-- BEGIN Text to read --

Mobile Performance Considerations: All the above methods can run in real time on modern iPhones/iPads, especially if you downsample the camera feed. Canny and adaptive threshold are both O(N) operations per frame (linear in number of pixels) and can be optimized with vectorized code. OpenCV’s implementations are in C/C++ and quite fast. If processing full 1080p frames at 30fps, you may hit CPU limits. In that case, you can lower the resolution of the analysis buffer (many apps detect the document on a smaller preview frame, say 640x480, then apply the results to the full-res image when capturing). Using Metal to offload these operations to the GPU can also yield higher throughput. For example, a Metal shader could compute an edge map in parallel, and thresholding is essentially a per-pixel operation ideal for GPU. Apple’s Accelerate framework has vImage functions for convolution and morphological operations that use SIMD instructions on the CPU. These optimizations can help maintain a smooth UI while processing frames.

In summary, Canny edge detection on a preprocessed image (blurred & possibly thresholded) is a reliable way to get the paper’s outline. If Canny is missing edges due to low contrast, consider adaptive thresholding and contour extraction as an alternative or complementary method. Many document scanners use a mix: threshold to isolate the document, then Canny or direct contour find, then polygon approximation. The largest closed contour in the scene is often the document (How to detect document edges in OpenCV - Scanbot SDK). Once edges are detected, we usually approximate the contour to a polygon with four points (using e.g. Douglas-Peucker algorithm) and verify it’s a quadrilateral (How to detect document edges in OpenCV - Scanbot SDK). This yields the corners of the paper.

-- END Text to read --

## Given exercise 1
According to the text on document edge detection, why might an app run its analysis on a smaller preview frame such as 640x480 instead of on full 1080p frames?

-- BEGIN Given information --

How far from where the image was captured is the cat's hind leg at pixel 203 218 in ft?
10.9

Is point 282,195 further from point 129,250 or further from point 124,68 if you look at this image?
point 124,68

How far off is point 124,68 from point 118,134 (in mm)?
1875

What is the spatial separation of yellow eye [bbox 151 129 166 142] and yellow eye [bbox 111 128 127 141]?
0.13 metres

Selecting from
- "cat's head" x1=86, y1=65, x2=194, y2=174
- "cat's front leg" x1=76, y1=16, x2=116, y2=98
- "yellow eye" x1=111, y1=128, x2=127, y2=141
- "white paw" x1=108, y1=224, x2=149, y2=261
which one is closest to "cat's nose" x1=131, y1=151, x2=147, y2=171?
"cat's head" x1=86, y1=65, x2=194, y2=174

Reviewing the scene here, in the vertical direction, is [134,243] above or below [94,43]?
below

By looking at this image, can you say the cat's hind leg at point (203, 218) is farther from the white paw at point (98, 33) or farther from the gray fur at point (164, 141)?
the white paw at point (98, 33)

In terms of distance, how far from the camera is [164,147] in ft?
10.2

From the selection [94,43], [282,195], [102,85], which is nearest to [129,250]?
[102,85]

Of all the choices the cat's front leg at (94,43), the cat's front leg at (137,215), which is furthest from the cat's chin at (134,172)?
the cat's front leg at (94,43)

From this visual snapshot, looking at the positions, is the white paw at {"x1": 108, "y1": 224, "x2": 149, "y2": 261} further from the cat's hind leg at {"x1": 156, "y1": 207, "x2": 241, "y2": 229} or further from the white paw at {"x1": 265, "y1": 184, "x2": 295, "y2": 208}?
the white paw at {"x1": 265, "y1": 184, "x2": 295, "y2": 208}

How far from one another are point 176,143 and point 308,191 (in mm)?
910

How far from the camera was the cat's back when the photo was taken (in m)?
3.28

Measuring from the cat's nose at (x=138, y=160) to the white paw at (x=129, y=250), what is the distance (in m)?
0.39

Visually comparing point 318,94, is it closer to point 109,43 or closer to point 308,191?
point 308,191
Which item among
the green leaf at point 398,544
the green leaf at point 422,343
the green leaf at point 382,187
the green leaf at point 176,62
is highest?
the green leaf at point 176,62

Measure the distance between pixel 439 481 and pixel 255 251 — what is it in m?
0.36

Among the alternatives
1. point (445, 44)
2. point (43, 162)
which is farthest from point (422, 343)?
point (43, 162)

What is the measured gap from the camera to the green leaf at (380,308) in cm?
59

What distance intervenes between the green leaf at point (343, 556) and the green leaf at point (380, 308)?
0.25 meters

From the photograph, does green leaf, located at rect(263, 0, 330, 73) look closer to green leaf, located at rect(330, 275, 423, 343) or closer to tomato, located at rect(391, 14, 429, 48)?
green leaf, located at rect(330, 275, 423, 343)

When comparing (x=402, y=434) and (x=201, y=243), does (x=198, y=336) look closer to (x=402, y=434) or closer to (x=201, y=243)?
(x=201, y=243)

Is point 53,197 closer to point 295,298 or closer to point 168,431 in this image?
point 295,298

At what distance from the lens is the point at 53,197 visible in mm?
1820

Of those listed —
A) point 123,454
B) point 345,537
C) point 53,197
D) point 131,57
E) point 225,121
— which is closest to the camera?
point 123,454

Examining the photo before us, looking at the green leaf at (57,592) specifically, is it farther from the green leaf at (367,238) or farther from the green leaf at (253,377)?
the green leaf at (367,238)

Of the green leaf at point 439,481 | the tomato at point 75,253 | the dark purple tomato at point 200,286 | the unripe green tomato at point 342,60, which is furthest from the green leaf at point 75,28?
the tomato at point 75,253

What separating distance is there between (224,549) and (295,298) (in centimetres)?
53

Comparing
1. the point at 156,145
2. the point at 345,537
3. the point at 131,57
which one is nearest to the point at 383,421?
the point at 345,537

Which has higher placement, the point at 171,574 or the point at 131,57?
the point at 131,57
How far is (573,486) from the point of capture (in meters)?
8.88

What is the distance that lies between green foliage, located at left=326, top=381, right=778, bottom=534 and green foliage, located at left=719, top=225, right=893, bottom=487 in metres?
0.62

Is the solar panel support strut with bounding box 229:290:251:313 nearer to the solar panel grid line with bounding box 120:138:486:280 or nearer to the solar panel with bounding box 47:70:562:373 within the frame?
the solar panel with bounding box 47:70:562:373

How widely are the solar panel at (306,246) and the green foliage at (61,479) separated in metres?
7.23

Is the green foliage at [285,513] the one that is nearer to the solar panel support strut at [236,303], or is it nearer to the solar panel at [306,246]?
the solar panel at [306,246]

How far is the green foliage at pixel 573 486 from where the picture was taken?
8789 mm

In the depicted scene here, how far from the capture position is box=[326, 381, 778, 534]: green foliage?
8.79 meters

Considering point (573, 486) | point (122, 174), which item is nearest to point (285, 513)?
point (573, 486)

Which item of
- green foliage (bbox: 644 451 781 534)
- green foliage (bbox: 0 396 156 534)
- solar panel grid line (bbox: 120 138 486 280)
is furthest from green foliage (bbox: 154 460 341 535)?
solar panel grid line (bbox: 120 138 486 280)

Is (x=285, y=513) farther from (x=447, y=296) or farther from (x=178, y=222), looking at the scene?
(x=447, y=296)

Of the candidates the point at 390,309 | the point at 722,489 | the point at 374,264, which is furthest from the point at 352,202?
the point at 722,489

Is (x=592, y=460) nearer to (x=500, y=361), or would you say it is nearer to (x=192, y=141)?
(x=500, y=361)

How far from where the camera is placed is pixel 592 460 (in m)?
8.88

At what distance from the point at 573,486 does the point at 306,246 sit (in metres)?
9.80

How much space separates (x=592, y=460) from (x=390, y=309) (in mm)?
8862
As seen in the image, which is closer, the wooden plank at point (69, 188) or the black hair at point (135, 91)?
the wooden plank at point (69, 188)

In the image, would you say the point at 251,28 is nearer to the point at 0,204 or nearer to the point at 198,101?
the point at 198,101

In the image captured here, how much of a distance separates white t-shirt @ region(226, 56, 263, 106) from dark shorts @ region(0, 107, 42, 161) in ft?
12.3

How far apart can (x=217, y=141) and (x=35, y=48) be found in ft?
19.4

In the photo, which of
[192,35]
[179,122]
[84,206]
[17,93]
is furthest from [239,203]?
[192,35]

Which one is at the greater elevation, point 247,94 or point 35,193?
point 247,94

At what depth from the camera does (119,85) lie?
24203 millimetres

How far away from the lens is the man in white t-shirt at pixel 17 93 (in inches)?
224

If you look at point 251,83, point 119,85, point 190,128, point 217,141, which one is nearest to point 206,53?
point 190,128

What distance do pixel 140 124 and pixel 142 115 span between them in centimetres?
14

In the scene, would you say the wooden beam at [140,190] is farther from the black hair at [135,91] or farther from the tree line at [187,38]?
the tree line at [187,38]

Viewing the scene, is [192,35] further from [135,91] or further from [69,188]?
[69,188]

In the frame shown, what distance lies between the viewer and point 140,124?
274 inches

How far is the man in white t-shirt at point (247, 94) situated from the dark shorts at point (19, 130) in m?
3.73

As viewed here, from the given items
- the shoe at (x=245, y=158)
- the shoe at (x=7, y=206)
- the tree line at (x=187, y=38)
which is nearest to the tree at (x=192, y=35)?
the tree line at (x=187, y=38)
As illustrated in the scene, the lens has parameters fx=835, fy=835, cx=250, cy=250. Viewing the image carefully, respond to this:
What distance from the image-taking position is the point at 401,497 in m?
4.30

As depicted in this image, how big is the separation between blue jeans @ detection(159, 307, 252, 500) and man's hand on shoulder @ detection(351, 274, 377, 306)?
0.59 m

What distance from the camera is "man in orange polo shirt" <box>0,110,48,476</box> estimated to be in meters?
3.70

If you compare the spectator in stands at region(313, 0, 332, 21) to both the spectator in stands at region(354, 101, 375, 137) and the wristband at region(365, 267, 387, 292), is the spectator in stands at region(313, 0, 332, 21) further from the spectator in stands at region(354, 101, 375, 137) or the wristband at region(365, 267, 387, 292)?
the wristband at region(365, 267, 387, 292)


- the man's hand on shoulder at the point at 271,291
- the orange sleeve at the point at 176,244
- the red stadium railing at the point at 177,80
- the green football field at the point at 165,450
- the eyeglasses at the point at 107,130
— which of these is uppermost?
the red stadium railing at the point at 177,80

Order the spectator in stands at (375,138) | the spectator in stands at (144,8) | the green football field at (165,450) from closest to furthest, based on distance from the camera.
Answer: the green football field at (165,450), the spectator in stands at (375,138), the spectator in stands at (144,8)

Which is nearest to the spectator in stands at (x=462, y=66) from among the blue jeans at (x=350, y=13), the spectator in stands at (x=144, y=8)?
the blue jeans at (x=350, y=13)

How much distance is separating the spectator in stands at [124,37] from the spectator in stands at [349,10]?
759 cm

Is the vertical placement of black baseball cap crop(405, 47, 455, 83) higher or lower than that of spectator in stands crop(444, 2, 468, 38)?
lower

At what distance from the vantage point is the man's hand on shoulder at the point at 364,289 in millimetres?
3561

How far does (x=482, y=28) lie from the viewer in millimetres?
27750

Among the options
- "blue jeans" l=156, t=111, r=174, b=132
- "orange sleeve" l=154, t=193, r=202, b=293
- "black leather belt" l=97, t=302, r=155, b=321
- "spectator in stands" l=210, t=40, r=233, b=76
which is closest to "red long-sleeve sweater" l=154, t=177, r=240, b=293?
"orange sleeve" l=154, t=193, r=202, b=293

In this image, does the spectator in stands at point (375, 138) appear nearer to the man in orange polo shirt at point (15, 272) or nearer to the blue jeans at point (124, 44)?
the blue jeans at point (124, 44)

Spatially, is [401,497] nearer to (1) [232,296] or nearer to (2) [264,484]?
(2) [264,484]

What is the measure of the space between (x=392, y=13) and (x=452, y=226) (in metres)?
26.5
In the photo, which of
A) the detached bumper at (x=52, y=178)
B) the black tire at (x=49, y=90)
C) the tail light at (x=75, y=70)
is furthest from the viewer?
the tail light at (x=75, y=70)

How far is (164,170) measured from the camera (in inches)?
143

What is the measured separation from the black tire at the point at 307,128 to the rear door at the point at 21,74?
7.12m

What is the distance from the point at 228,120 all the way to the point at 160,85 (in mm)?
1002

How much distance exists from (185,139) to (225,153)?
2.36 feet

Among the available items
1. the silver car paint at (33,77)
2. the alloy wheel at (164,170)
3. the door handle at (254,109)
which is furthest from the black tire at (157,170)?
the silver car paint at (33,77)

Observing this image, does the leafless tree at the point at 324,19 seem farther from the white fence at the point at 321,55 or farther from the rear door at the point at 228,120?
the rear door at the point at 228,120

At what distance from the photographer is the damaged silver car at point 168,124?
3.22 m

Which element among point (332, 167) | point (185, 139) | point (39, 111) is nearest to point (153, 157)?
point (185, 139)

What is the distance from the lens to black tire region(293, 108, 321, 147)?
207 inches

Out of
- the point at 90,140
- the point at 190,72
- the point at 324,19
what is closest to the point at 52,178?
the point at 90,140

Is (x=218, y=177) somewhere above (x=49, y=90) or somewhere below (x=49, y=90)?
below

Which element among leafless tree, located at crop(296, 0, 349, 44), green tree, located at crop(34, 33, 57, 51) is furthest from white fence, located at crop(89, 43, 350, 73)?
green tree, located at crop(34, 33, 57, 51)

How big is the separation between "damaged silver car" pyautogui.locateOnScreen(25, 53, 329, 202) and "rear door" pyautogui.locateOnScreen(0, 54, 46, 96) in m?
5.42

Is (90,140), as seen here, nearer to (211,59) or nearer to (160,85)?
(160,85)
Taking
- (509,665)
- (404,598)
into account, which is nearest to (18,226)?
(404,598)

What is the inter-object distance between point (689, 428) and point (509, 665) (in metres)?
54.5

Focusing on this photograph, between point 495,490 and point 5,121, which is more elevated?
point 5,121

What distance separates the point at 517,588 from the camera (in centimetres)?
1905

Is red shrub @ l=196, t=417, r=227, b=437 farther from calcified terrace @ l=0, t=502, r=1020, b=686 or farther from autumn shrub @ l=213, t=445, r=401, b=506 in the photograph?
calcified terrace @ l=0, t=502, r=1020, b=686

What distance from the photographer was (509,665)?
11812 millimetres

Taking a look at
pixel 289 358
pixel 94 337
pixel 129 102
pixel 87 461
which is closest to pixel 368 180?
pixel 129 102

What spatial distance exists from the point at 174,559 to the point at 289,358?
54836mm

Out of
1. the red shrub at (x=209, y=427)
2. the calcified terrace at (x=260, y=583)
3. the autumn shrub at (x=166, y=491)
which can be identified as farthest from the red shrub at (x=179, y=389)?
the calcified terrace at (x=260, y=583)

-- END Given information --

## Given exercise 2
Gather every line of the records that contains the string "damaged".

## Exercise output 1
Processing full 1080p frames at 30fps may hit CPU limits. Lowering the resolution of the analysis buffer avoids this, and the results are then applied to the full-res image when capturing.

## Exercise output 2
At what distance from the photographer is the damaged silver car at point 168,124?
How big is the separation between "damaged silver car" pyautogui.locateOnScreen(25, 53, 329, 202) and "rear door" pyautogui.locateOnScreen(0, 54, 46, 96) in m?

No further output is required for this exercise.